## Document section

Only schools that currently offer the AP Capstone Diploma may offer the AP Research course. Because it is a part of a larger comprehensive, skills-based program, students may not self-study for the AP Research course or final paper. At this time, home-schooled students, home-school organizations, and online providers are not eligible to participate in AP Capstone.
Your performance in the AP Research course is assessed through two performance tasks. The first is the Academic Paper, which accounts for 75% of your total AP score. In this paper, you will present the findings of your yearlong research in 4,000-5,000 words. Although the official submission deadline for this task is April 30, the College Board strongly recommends that this portion of your assessment be completed by April 15 in order to allow enough time for the second of your performance tasks.
The second performance task is your Presentation and Oral Defense, which accounts for the remaining 25% of your total AP score. Using your research topic, your will prepare a 15-20 minute presentation in an appropriate format with appropriate accompanying media. Your defense will include fielding three to four questions from a panel consisting of your AP Research teacher and two additional panel members chosen at the discretion of your teacher.
In 2016, fewer than 3,000 students submitted an AP Research project, but enrollment is projected to grow rapidly, since 12,000 students took the AP Seminar assessment in 2016 and most will presumably go on to submit an AP Research project in 2017. Scores from the 2016 AP Research projects reveal a high pass rate (score of three or higher) but a difficult rate of mastery. While 67.1% of students taking the assessments scored a three or higher, only 11.6% received the highest score of a five, while nearly 40% received a three. Only 2% of students submitting research projects received the lowest score of one.
A full course description that can help to guide your planning and understanding of the knowledge required for the AP Research course and assessments can be found in the College Board course description.
Read on for tips for successfully completing the AP Research course.
How Should I Prepare for the AP Research Course?
As you undertake the AP Research course and performance tasks, you will be expected to conduct research, write a scholarly paper, and defend your work in a formal presentation. Having already completed the AP Seminar course, these skills should be familiar to you. You should use your scores on the AP Seminar performance task to help guide your preparations for the AP Research performance tasks.
Carefully review your scores from AP Seminar. Make sure you understand where points were lost and why. It may be helpful to schedule a meeting with your AP Seminar teacher to review your work. Alternatively, your AP Research teacher may be willing to go over your AP Seminar projects with you. You might also ask a classmate to review your projects together to get a better idea of where points were earned and where points were lost. Use this review as a jumping point for your AP Research studies. You should go into the course with a good idea of where your strengths lie, and where you need to focus on improving.

## Provided material
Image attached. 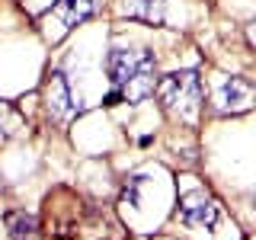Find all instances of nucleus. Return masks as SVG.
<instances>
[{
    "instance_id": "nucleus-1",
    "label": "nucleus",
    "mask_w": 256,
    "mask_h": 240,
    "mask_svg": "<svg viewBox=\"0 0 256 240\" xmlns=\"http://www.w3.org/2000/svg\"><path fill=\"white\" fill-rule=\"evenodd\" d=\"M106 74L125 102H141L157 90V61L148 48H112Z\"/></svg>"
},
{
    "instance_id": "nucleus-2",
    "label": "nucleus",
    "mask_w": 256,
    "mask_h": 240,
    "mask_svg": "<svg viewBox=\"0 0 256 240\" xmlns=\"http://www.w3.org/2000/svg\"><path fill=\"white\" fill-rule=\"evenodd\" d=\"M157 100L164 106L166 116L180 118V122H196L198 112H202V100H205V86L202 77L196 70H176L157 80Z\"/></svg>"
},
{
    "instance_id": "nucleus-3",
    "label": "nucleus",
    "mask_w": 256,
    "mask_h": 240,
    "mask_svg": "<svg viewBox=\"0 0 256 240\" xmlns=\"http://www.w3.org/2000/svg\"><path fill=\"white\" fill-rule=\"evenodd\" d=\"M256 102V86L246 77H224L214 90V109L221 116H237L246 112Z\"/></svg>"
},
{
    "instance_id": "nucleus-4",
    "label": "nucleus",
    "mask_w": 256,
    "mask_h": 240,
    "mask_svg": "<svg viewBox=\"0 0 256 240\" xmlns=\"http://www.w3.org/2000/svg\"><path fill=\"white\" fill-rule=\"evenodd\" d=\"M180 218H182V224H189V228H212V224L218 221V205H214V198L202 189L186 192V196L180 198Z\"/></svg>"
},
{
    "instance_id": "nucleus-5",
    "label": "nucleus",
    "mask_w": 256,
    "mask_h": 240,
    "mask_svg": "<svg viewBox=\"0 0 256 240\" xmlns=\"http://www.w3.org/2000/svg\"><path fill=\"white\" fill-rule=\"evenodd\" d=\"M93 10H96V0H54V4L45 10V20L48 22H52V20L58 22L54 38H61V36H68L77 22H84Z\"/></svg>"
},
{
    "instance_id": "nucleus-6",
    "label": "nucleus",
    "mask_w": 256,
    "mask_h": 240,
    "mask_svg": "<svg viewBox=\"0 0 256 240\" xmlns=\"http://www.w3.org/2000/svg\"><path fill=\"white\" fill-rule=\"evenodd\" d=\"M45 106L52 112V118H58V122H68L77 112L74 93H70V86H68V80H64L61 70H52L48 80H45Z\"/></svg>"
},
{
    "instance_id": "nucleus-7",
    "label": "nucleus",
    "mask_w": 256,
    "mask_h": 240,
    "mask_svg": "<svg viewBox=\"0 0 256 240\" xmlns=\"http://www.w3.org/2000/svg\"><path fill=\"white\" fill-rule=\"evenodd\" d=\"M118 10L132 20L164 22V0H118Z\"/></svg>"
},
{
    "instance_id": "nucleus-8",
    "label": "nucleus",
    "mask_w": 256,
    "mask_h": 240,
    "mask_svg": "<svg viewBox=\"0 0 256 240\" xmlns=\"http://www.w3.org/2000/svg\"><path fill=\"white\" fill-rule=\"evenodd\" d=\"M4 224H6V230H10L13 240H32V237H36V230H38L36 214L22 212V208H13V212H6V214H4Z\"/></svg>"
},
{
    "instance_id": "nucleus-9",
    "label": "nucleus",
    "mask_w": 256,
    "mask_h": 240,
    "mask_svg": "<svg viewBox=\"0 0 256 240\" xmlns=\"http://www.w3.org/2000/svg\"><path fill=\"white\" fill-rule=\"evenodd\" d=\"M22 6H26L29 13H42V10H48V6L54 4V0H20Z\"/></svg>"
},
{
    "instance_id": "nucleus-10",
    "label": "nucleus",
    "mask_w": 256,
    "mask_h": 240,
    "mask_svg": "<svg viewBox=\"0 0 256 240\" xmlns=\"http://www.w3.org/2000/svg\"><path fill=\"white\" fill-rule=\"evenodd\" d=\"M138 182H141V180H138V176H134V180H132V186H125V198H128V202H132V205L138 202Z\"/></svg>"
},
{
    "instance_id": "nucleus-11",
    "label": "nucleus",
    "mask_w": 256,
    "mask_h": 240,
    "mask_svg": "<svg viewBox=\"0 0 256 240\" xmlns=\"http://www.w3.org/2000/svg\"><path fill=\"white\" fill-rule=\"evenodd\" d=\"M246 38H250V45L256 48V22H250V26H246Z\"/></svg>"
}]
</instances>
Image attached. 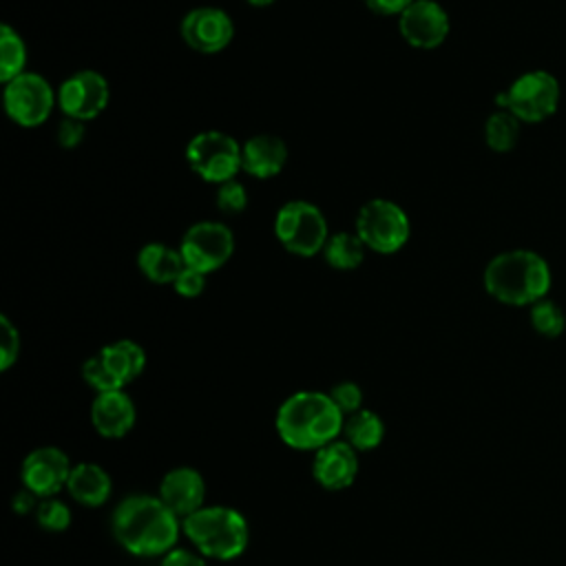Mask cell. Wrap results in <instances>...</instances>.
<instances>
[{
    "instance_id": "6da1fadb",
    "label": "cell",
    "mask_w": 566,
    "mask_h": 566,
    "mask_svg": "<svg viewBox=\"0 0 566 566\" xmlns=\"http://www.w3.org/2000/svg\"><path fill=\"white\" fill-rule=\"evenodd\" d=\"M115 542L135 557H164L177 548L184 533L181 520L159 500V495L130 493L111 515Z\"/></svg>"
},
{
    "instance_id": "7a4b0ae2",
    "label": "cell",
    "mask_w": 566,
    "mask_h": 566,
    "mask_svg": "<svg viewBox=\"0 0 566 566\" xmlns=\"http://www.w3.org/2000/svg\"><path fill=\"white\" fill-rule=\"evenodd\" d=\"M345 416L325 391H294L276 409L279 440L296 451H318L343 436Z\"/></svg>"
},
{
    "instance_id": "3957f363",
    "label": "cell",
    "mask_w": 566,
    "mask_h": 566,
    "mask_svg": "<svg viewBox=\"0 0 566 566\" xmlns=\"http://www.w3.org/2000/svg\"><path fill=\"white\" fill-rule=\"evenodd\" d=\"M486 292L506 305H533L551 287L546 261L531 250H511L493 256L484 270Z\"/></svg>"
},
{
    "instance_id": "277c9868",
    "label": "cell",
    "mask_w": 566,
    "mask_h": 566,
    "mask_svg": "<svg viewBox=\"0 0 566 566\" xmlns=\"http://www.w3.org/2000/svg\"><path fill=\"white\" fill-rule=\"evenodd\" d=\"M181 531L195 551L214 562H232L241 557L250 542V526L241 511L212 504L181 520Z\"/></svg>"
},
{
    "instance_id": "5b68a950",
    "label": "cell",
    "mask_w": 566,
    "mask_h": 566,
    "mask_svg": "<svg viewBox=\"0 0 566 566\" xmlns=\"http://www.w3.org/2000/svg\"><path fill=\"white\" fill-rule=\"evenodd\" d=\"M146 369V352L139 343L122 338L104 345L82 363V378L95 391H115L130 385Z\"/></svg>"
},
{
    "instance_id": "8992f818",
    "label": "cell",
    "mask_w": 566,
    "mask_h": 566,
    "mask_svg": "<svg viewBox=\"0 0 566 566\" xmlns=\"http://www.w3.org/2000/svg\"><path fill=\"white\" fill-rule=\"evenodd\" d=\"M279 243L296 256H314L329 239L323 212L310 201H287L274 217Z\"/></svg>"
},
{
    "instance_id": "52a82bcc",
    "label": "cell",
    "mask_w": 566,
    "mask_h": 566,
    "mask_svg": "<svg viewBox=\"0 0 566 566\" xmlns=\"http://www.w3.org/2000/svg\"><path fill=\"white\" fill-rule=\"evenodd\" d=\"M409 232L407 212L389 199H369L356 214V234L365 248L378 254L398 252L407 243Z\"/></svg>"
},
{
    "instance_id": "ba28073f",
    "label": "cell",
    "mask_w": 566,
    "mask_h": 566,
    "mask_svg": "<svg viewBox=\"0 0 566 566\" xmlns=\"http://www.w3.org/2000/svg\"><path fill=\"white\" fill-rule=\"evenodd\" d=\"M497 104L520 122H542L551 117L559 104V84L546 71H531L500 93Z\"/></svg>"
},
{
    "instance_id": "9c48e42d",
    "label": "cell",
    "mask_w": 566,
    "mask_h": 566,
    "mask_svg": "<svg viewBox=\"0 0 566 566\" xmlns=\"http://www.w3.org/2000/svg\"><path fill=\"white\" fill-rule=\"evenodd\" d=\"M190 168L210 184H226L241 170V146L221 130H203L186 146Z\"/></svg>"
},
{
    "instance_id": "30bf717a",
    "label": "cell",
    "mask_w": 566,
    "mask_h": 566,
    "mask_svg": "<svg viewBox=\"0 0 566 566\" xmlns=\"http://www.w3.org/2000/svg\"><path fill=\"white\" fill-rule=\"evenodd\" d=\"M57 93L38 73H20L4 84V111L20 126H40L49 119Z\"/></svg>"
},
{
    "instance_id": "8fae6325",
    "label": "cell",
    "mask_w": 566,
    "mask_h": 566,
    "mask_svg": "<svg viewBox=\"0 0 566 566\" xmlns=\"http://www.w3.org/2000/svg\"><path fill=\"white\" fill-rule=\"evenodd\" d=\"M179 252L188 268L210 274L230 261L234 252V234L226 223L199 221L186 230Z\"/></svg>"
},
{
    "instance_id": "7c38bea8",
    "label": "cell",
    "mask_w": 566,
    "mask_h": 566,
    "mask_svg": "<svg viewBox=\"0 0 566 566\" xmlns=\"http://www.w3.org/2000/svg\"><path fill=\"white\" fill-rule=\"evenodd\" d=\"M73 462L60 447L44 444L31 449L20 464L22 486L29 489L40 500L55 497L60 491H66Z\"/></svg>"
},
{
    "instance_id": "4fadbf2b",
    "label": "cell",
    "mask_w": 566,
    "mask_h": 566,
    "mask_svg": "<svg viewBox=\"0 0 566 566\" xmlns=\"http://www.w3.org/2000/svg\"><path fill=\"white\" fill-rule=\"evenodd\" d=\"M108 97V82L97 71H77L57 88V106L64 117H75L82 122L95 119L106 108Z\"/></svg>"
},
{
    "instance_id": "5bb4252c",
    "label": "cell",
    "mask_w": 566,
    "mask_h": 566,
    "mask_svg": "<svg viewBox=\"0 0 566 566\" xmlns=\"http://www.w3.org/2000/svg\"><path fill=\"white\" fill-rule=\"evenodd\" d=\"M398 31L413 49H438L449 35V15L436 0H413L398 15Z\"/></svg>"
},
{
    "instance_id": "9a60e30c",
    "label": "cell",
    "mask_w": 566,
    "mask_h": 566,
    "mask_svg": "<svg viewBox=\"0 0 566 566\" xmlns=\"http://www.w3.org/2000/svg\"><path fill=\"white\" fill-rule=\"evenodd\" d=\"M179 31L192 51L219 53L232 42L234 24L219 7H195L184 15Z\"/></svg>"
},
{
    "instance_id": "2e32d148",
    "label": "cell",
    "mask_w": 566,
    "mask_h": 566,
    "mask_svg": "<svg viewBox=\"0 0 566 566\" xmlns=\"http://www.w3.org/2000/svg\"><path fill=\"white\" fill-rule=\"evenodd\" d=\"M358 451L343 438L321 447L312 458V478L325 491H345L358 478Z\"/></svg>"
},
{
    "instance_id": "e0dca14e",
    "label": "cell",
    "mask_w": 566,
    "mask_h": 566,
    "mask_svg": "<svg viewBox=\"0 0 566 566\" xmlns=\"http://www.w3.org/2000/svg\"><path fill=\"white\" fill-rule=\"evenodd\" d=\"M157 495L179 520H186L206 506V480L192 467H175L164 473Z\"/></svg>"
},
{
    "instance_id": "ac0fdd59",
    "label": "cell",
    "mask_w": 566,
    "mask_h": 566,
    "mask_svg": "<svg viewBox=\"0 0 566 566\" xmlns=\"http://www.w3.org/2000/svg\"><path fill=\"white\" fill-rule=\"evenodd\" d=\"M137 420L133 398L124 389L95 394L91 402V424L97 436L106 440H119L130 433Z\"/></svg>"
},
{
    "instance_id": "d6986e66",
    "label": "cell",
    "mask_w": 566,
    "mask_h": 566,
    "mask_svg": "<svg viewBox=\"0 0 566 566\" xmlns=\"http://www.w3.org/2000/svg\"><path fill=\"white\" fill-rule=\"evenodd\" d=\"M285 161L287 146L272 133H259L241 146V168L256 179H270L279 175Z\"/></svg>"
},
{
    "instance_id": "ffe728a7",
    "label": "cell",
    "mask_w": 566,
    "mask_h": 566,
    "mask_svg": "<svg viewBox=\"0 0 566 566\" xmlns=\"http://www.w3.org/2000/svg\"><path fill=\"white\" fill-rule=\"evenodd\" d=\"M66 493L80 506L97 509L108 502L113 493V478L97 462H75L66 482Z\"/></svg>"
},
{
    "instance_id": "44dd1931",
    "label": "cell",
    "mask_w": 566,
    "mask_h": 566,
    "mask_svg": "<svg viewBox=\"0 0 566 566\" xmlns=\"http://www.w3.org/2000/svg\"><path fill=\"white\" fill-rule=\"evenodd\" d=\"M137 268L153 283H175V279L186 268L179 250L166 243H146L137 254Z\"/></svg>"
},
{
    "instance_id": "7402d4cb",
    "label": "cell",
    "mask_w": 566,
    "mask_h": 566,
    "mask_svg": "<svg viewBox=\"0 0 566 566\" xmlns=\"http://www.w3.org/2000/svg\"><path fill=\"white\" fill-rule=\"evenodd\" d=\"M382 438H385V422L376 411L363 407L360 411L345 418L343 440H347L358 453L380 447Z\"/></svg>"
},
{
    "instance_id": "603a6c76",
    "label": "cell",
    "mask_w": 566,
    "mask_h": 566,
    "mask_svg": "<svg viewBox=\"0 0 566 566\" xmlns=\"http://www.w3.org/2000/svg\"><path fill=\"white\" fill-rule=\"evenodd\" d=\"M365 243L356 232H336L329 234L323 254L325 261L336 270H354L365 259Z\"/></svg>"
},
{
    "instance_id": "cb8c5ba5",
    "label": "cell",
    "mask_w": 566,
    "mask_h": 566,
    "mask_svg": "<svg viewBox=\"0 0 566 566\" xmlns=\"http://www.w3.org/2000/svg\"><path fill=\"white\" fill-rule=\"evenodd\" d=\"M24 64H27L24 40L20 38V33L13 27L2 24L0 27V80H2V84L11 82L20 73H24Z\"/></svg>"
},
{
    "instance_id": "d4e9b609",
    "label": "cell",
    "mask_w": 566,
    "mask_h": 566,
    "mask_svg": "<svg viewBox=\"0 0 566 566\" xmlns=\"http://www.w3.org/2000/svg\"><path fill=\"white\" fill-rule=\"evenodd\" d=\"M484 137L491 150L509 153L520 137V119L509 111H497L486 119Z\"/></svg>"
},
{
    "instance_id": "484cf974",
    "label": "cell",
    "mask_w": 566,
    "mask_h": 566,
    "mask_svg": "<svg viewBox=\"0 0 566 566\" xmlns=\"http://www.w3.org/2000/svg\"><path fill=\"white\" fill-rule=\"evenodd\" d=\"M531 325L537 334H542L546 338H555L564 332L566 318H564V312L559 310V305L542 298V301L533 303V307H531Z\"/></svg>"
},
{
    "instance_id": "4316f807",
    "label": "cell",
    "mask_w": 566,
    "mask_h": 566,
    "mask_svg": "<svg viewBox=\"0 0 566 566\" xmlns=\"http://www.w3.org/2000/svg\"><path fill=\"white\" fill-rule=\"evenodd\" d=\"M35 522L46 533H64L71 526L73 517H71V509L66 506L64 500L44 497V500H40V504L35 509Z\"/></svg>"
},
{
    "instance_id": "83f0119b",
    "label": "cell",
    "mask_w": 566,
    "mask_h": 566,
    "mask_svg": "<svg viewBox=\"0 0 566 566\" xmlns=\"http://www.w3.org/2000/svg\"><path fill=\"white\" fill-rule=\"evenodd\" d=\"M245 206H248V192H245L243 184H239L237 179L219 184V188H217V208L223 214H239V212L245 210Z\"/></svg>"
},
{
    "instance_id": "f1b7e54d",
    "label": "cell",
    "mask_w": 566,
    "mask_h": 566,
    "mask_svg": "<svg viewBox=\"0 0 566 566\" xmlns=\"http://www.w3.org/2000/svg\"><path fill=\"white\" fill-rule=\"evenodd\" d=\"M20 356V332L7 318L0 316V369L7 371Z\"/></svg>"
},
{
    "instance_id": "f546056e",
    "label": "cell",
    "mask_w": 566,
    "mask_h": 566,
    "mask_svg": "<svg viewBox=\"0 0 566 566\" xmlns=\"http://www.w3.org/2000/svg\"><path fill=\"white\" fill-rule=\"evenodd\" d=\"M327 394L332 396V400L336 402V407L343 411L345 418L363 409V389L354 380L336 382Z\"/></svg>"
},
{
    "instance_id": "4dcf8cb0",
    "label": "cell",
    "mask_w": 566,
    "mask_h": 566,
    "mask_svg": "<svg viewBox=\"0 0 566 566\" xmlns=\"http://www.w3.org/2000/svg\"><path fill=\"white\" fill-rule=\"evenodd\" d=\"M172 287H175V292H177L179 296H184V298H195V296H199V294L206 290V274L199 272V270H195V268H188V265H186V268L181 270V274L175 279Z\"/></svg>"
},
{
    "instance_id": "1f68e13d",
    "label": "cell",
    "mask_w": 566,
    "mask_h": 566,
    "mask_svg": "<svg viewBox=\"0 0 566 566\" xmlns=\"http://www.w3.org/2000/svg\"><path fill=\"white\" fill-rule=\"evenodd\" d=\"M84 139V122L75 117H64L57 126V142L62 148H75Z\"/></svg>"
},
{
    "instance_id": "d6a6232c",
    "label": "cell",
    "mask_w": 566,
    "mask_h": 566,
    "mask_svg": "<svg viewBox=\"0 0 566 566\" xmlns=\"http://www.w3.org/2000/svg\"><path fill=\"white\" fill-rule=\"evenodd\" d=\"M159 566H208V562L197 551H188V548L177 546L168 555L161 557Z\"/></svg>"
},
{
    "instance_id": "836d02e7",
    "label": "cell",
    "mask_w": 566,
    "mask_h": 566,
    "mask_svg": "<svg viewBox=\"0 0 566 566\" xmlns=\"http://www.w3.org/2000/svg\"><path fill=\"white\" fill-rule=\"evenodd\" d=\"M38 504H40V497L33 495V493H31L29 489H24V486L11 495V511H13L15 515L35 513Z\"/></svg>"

## Jobs
#1 In the text on the AP Research course, what percentage of the total AP score does the Academic Paper account for?
#2 Write out everything in the AP Research text from "How Should I" down to "Research performance tasks.".

## Replies
#1 75%

#2
How Should I Prepare for the AP Research Course?
As you undertake the AP Research course and performance tasks, you will be expected to conduct research, write a scholarly paper, and defend your work in a formal presentation. Having already completed the AP Seminar course, these skills should be familiar to you. You should use your scores on the AP Seminar performance task to help guide your preparations for the AP Research performance tasks.